Joe Arpaio, the sheriff who ordered and carried out the arrest of Lacey and Larkin, has a reputation operating in unethical ways and had recently been covered in a Phoenix Times article. “America’s Toughest Sheriff”, a name Arapio gave himself, had became outraged by Phoenix New Times stories that uncovered all of his evil practices to it’s readers. The Phoenix New Times reported on the dysfunctional system Arpaio had in place and excessive abuse of power including; mismanagement, poor health conditions within Arpaio’s jail, deaths of jail inmates, and Arpaio’s racial profiling and illegal arrest and detainment of Latinos.

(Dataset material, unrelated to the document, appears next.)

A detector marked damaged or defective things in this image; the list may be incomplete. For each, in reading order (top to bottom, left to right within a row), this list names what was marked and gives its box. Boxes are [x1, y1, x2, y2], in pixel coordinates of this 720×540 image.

The article that leads to the arrest of Lacey and Larkin was a cover story in Phoenix New Times that revealed how Arpaio illegally issued grand jury subpoenas in an attempt to attain details about the newspaper’s writers, editors, and readers. To add to the already repeated abuse to the legal system Arpaio attained readers’ personal browsing histories and IP addresses. Instead of giving in to Arpaio’s illegal orders to Lacey and Larkin wrote about it in the Phoenix Times which would lead to their arrest.
After an immediate national response in disfavor of the arrest, Lacey and Larkin were released within 24 hours and all charges against them were dropped.
The illegal arrest and detention of Lacey and Larkin sparked a year long court battle based on the premises of First Amendment rights and abuse of power. The Ninth Circuit came to the conclusion that the subpoenas ordered by Arpaio were illegal and never went through the proper legal procedures in order to be granted. That conclusion deemed Lacey and Larkin’s arrest unlawful as it occurred without any probable cause.
The court’s decision resulted in a $3.7 million settlement in favor of Lacey and Larkin. Inspired by their own personal fight against their rights being violated the two started the Lacey and Larkin Frontera Fund. The group’s intentions were to benefit the Hispanic community in Arizona have been and currently are victims of racial discrimination and civil rights violations. Since the launching of the fund, the group has begun funding groups with similar purposes that feel can benefit from their help.